> **RECORDS SUPPLIED**:
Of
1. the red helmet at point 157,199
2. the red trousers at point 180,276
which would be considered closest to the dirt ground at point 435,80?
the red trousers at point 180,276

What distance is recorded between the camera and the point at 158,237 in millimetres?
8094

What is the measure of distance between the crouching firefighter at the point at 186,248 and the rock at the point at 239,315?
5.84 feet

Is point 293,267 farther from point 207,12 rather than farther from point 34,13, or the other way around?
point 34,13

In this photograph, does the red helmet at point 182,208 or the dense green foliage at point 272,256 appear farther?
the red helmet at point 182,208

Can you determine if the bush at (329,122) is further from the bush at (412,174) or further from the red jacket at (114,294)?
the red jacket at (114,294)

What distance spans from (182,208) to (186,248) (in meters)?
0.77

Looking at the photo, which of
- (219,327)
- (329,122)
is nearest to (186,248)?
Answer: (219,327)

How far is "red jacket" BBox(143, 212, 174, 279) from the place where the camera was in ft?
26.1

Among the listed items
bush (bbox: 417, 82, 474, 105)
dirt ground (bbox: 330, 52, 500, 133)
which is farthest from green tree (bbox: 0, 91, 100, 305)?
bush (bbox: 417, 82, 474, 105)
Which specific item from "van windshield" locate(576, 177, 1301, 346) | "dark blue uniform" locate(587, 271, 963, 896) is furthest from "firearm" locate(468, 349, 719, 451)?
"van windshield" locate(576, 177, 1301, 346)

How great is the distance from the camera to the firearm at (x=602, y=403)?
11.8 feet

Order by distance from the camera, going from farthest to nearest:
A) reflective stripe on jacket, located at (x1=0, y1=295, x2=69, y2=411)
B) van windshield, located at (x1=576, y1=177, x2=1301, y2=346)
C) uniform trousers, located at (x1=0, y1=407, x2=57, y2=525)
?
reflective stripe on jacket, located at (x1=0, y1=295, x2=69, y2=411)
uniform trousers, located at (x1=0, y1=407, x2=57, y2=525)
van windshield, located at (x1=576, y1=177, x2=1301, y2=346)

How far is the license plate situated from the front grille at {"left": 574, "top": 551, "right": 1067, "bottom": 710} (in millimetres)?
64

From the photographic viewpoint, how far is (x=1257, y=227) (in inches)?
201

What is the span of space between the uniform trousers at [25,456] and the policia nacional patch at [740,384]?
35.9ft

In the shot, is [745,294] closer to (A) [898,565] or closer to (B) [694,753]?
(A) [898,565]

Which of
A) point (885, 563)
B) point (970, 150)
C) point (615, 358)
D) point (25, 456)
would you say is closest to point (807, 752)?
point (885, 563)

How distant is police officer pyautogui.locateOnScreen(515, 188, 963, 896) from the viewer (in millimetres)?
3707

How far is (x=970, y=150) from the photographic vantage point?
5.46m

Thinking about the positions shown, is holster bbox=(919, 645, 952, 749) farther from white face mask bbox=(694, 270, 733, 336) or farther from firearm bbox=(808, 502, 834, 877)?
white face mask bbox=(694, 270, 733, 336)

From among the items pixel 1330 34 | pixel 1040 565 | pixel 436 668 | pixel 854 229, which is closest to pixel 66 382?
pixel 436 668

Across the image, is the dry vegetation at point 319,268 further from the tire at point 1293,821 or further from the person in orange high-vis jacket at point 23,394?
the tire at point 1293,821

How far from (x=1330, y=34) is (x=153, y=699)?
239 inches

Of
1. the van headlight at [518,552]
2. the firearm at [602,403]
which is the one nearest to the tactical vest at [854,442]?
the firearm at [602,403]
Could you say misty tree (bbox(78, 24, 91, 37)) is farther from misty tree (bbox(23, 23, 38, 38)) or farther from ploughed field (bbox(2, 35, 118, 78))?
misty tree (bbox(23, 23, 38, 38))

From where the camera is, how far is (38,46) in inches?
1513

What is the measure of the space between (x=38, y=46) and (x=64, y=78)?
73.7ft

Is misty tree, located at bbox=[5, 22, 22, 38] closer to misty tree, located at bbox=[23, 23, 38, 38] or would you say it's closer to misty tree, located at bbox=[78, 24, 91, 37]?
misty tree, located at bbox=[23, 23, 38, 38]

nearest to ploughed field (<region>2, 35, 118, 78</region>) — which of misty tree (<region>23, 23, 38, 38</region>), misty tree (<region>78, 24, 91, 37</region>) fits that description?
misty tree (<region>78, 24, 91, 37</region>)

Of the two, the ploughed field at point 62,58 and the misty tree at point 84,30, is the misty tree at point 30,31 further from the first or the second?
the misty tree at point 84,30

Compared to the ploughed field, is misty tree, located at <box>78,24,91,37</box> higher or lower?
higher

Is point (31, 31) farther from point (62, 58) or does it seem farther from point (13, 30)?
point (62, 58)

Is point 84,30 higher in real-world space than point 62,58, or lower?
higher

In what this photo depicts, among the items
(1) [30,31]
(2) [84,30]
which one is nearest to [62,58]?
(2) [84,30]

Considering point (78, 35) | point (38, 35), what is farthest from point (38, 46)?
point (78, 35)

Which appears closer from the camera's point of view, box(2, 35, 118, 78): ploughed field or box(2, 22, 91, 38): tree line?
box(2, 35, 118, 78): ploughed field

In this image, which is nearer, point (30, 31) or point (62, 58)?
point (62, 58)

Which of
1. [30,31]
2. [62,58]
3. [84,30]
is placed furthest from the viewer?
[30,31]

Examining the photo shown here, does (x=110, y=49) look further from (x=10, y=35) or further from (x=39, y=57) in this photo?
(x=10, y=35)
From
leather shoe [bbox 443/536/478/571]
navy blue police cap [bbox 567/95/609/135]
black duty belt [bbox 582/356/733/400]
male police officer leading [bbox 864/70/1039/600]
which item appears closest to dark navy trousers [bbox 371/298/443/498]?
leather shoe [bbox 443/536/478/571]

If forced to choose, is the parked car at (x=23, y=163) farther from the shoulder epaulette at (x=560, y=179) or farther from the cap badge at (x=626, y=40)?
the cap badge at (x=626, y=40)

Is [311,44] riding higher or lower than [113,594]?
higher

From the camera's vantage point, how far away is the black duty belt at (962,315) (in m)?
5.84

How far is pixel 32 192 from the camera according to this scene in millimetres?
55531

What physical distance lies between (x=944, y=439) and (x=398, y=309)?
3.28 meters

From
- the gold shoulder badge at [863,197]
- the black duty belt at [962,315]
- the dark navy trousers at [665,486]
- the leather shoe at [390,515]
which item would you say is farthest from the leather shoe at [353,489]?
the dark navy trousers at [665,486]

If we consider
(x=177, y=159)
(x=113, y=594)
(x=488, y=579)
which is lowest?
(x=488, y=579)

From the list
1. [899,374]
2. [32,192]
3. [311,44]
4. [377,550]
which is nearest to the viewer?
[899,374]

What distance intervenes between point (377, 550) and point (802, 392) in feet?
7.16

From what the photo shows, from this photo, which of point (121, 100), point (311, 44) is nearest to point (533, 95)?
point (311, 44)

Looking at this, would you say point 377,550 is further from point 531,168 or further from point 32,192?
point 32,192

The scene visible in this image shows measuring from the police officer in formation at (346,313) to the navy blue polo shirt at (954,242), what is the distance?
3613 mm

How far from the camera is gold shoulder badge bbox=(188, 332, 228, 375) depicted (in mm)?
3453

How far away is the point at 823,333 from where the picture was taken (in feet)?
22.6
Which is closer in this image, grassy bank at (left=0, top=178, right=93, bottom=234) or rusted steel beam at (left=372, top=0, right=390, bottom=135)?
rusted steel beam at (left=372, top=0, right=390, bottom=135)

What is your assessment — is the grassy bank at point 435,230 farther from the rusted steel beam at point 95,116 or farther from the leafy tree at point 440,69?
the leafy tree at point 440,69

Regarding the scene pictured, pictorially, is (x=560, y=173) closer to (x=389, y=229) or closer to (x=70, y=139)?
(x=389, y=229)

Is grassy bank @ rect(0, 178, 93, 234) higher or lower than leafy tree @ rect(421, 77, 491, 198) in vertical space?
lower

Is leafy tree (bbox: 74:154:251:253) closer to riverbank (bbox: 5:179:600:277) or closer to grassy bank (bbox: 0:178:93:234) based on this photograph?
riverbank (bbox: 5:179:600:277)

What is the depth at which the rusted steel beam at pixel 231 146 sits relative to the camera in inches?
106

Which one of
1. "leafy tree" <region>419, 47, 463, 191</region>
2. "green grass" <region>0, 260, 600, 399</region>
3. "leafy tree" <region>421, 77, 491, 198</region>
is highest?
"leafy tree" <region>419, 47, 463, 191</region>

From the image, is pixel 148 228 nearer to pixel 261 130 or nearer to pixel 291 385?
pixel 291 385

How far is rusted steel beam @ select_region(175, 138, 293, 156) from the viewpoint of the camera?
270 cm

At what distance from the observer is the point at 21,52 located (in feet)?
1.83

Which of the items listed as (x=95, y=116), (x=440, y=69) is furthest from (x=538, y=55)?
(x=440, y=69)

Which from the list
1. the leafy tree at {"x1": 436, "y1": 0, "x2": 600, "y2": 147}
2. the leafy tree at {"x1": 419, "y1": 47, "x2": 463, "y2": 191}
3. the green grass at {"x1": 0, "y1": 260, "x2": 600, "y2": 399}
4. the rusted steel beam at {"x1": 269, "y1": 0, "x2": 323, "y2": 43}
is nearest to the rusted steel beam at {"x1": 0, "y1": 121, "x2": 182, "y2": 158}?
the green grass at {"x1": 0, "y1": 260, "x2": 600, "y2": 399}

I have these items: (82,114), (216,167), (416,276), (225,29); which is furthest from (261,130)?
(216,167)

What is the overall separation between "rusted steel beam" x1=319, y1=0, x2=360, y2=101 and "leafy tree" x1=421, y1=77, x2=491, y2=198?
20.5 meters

> **WHAT YOU WILL DO**:
Which lines in the records above contain the string "firearm"? Return each of those lines in full, and treat uppercase and lowercase letters as different.

> **SOLUTION BELOW**:
Which specific item from "van windshield" locate(576, 177, 1301, 346) | "dark blue uniform" locate(587, 271, 963, 896) is furthest from "firearm" locate(468, 349, 719, 451)?
How great is the distance from the camera to the firearm at (x=602, y=403)?
Thinking about the positions shown, is holster bbox=(919, 645, 952, 749) farther from white face mask bbox=(694, 270, 733, 336) or farther from firearm bbox=(808, 502, 834, 877)?
2. the firearm at [602,403]
the firearm at [602,403]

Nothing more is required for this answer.